Extended operational time may be achieved by increasing the tool outer diameter (OD), adding more heat sink material inside the vacuum flask and use high temperature electronics and batteries, but this will result in large, heavy and expensive logging tools. Due to their large OD such tools cannot be deployed inside a drill string, forcing the geothermal drilling operator to remove the drill string prior to logging with large OD tools, which is both time-consuming and impose a higher operational cost and risk.
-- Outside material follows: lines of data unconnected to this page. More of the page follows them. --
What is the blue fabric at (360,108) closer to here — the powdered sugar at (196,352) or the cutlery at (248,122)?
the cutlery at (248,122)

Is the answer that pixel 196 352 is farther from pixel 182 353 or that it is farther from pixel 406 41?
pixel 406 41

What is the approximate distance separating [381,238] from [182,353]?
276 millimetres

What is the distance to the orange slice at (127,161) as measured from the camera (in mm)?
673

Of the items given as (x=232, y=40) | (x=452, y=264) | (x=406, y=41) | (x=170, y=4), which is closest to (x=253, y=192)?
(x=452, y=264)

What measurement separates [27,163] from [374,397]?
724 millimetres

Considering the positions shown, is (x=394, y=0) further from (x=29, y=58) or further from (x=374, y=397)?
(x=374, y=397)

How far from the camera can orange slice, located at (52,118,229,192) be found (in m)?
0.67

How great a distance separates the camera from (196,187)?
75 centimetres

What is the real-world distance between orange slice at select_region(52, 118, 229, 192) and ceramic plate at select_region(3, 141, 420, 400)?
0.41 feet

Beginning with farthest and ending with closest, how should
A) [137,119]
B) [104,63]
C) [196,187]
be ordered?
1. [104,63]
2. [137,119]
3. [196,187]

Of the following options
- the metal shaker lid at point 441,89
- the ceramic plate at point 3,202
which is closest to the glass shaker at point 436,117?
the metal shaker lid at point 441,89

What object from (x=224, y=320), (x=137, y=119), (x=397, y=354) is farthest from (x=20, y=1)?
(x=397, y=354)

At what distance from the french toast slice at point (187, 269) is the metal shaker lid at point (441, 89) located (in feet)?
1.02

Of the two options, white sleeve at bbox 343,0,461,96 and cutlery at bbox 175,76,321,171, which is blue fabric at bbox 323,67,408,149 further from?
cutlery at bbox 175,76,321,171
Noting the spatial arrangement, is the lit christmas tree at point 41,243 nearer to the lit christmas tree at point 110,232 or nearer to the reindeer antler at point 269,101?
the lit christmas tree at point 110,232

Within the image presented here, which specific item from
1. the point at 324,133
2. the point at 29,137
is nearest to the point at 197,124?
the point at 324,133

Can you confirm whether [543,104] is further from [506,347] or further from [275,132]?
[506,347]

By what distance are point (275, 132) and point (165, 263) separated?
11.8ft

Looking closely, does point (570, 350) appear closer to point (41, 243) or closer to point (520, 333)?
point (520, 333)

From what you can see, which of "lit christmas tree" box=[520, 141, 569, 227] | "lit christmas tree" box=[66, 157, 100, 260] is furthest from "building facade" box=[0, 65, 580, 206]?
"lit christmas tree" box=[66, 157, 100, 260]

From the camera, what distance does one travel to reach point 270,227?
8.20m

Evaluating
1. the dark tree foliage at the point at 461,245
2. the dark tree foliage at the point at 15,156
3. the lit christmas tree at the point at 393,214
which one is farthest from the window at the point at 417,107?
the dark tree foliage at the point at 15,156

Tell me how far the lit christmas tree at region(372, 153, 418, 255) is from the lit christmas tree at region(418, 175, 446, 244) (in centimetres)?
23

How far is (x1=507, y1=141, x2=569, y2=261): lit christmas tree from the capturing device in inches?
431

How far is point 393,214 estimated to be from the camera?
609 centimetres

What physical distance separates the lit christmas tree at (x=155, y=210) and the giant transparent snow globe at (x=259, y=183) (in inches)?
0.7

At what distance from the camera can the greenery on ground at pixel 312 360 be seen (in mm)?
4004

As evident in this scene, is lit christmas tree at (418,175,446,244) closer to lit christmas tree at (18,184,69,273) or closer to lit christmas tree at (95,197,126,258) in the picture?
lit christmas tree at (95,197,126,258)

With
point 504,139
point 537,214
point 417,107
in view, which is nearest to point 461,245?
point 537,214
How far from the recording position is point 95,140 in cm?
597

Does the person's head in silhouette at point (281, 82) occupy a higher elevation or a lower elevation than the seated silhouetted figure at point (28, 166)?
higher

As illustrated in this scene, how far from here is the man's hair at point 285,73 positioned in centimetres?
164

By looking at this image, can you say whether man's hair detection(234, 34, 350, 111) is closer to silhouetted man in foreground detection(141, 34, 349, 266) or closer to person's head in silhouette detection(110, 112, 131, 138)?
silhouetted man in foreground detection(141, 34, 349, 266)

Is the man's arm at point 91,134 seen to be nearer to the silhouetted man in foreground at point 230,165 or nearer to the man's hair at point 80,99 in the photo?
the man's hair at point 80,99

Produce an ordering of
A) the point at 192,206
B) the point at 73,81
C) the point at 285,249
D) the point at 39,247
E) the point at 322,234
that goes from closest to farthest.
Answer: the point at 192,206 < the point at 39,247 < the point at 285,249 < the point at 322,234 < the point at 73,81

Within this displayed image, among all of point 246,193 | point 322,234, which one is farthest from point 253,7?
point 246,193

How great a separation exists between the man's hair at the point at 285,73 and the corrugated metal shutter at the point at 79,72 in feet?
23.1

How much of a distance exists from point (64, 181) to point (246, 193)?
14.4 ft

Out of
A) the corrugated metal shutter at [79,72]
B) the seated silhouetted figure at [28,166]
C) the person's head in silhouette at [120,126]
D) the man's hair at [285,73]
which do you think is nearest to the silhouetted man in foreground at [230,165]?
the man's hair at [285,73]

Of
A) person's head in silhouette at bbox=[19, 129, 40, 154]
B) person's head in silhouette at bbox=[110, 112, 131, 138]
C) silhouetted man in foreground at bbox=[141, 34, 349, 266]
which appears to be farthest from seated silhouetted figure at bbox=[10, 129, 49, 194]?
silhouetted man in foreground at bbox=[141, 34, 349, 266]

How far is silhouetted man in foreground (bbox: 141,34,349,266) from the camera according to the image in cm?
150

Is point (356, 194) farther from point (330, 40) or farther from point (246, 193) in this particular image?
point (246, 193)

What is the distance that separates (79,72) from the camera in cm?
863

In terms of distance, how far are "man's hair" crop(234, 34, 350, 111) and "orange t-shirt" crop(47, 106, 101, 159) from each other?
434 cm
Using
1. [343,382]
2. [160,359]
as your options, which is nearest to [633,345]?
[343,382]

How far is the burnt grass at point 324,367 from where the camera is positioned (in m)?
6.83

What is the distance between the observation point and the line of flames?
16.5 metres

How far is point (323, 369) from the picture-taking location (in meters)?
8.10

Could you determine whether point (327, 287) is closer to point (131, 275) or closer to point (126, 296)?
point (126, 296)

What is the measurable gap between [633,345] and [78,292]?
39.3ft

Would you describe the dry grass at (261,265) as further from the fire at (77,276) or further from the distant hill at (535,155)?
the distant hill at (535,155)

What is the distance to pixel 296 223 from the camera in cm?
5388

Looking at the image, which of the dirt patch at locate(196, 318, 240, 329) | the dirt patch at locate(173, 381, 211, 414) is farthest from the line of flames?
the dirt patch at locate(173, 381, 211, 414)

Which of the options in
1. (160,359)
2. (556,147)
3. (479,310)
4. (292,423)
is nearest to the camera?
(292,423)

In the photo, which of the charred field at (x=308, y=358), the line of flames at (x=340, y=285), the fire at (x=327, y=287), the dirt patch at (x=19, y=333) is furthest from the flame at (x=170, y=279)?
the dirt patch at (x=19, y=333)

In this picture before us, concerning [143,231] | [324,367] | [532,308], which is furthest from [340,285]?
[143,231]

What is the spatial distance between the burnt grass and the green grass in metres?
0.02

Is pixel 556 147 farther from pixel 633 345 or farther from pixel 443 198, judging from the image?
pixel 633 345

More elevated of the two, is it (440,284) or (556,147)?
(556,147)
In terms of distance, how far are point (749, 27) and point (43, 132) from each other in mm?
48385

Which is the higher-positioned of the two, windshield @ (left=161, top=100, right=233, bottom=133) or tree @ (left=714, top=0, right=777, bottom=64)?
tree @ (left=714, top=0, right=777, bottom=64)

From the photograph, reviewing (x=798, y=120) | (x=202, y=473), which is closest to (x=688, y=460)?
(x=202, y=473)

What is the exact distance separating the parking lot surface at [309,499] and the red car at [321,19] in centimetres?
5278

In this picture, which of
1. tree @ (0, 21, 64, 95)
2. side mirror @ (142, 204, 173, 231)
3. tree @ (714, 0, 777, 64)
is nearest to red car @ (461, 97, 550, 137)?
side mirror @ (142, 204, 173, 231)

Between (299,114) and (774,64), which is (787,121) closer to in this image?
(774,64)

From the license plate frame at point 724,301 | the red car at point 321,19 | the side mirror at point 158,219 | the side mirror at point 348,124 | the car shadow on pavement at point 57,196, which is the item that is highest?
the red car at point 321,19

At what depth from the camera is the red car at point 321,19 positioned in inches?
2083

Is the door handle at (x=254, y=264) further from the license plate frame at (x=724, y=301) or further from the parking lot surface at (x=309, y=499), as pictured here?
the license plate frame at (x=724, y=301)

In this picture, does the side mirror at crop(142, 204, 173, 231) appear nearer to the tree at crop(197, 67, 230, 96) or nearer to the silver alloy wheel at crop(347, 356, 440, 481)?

The CryoFlask project is developing and demonstrating a technology which will enable significantly extended operational time for downhole logging operations and intervention in deep, supercritical geothermal wells with temperatures reaching 450°C without an extreme increase in the OD of the tool. The project utilizes a cooling technology patent by Norwegian Well, enabling a new generation of tools utilizing vacuum flasks in combination with lower temperature rated electronics, improved reliability, smaller OD and lower cost to performance ratio to be deployed in high temperature wells. This project thus represents a breakthrough in downhole logging technology for supercritical geothermal wells. The cooling technology will also give a significant increase in operational time compared to existing tools being used in geothermal wells below 350°C and HPHT O&G wells.
The CryoFlask technology uses standard flasks combined with a thermal heat sink cooled down to cryogenic temperature and a thermal valve to balance the temperature of the electronics, batteries and internal sensors, and thereby keeping these components within their rated temperature range. The project is building and demonstrating a prototype with four times increase in operational time in-well compared to existing industry standard logging tools and in addition enables logging in geothermal wells up to 450°C. The prototype is planned tested in geothermal wells in Iceland and Italy in collaboration with Equinor, HS Orka and Enel Green Power in 2021.